### Work instructions
Copy out the entries below unchanged, except that every "steam locomotive" becomes "steam engine".

### Items

________________

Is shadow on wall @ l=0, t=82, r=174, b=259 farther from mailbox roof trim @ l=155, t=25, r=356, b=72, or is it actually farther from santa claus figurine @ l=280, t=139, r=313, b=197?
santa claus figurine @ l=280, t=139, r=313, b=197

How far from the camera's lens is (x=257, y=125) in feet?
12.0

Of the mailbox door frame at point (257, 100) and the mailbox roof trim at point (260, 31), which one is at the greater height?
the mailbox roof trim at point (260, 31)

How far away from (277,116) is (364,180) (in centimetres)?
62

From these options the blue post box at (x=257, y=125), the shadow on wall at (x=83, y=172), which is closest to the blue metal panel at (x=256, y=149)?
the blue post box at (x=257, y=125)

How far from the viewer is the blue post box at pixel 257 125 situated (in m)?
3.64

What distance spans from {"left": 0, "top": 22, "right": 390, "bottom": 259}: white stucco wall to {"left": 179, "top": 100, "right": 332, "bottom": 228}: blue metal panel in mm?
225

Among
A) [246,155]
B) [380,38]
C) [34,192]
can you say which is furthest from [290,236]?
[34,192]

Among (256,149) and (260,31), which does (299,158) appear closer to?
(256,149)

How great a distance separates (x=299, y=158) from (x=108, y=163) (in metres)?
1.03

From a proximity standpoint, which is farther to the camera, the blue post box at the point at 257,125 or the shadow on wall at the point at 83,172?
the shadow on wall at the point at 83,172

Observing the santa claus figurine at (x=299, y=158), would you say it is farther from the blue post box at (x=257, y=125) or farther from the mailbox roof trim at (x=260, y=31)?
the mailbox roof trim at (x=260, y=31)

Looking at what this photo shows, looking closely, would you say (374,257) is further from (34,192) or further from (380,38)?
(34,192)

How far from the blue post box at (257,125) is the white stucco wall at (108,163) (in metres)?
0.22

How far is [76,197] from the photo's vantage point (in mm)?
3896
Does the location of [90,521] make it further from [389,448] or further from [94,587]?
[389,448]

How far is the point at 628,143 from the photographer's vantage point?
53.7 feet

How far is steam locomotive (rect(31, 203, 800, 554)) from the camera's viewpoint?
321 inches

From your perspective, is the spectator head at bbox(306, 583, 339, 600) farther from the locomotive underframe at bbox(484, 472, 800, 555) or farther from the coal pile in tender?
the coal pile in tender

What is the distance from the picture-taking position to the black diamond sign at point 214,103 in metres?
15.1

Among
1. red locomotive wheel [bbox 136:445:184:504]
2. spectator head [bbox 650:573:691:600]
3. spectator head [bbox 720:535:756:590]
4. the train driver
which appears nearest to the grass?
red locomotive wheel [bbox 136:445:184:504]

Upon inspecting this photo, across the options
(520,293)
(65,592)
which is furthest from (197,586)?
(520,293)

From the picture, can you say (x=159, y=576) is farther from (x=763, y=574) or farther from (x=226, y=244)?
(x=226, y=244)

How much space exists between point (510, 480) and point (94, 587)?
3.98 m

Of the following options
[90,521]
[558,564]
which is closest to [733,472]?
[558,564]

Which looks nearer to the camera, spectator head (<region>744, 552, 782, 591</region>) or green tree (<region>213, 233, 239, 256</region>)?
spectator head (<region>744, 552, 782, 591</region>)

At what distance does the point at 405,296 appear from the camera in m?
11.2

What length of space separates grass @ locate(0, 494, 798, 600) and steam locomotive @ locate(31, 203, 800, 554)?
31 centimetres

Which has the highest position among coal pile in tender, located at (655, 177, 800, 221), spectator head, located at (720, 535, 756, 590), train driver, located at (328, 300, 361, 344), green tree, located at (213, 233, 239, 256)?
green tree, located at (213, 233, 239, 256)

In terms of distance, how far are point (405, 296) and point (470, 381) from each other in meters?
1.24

________________

### Expected answer
Is shadow on wall @ l=0, t=82, r=174, b=259 farther from mailbox roof trim @ l=155, t=25, r=356, b=72, or is it actually farther from santa claus figurine @ l=280, t=139, r=313, b=197?
santa claus figurine @ l=280, t=139, r=313, b=197

How far from the camera's lens is (x=257, y=125) in feet?
12.0

Of the mailbox door frame at point (257, 100) and the mailbox roof trim at point (260, 31), which one is at the greater height?
the mailbox roof trim at point (260, 31)

How far away from (277,116) is (364,180) (in centimetres)?
62

From these options the blue post box at (x=257, y=125), the shadow on wall at (x=83, y=172), which is closest to the blue metal panel at (x=256, y=149)?
the blue post box at (x=257, y=125)

How far from the viewer is the blue post box at pixel 257 125 situated (in m)?
3.64

What distance spans from {"left": 0, "top": 22, "right": 390, "bottom": 259}: white stucco wall to {"left": 179, "top": 100, "right": 332, "bottom": 228}: blue metal panel in mm?
225

Among
A) [246,155]
B) [380,38]
C) [34,192]
can you say which is furthest from [290,236]?
[34,192]

Among (256,149) and (260,31), which does (299,158) appear closer to?
(256,149)

How great a distance separates (x=299, y=158) from (x=108, y=163) (in metres)?
1.03

From a proximity standpoint, which is farther to the camera, the blue post box at the point at 257,125 or the shadow on wall at the point at 83,172?
the shadow on wall at the point at 83,172

Observing the santa claus figurine at (x=299, y=158), would you say it is farther from the blue post box at (x=257, y=125) or farther from the mailbox roof trim at (x=260, y=31)?
the mailbox roof trim at (x=260, y=31)

Looking at what this photo shows, looking closely, would you say (374,257) is further from (34,192) or further from (380,38)?
(34,192)

How far from the blue post box at (257,125) is the white stucco wall at (108,163) (in metres)?
0.22

How far is [76,197] from the photo's vantage point (in mm)?
3896
Does the location of [90,521] make it further from [389,448] or further from [94,587]?
[389,448]

How far is the point at 628,143 from the photographer's vantage point?
53.7 feet

How far is steam engine (rect(31, 203, 800, 554)) from the camera's viewpoint?
321 inches

From your perspective, is the spectator head at bbox(306, 583, 339, 600) farther from the locomotive underframe at bbox(484, 472, 800, 555) or farther from the coal pile in tender?
the coal pile in tender

What is the distance from the picture-taking position to the black diamond sign at point 214,103 in metres?
15.1

Among
1. red locomotive wheel [bbox 136:445:184:504]
2. spectator head [bbox 650:573:691:600]
3. spectator head [bbox 720:535:756:590]
4. the train driver
which appears nearest to the grass?
red locomotive wheel [bbox 136:445:184:504]

Upon inspecting this photo, across the options
(520,293)
(65,592)
which is furthest from (197,586)?
(520,293)

From the picture, can you say (x=159, y=576) is farther from (x=763, y=574) or farther from (x=226, y=244)?
(x=226, y=244)

How much space exists between point (510, 480) and point (94, 587)?
3.98 m

Of the following options
[90,521]
[558,564]
which is closest to [733,472]?
[558,564]

Which looks nearer to the camera, spectator head (<region>744, 552, 782, 591</region>) or green tree (<region>213, 233, 239, 256</region>)?
spectator head (<region>744, 552, 782, 591</region>)

At what distance does the point at 405,296 appear from the camera in m?
11.2

What length of space separates grass @ locate(0, 494, 798, 600) and steam engine @ locate(31, 203, 800, 554)?
31 centimetres

Which has the highest position among coal pile in tender, located at (655, 177, 800, 221), spectator head, located at (720, 535, 756, 590), train driver, located at (328, 300, 361, 344), green tree, located at (213, 233, 239, 256)?
green tree, located at (213, 233, 239, 256)

In terms of distance, how far are point (405, 296) and point (470, 381) from each other in meters?
1.24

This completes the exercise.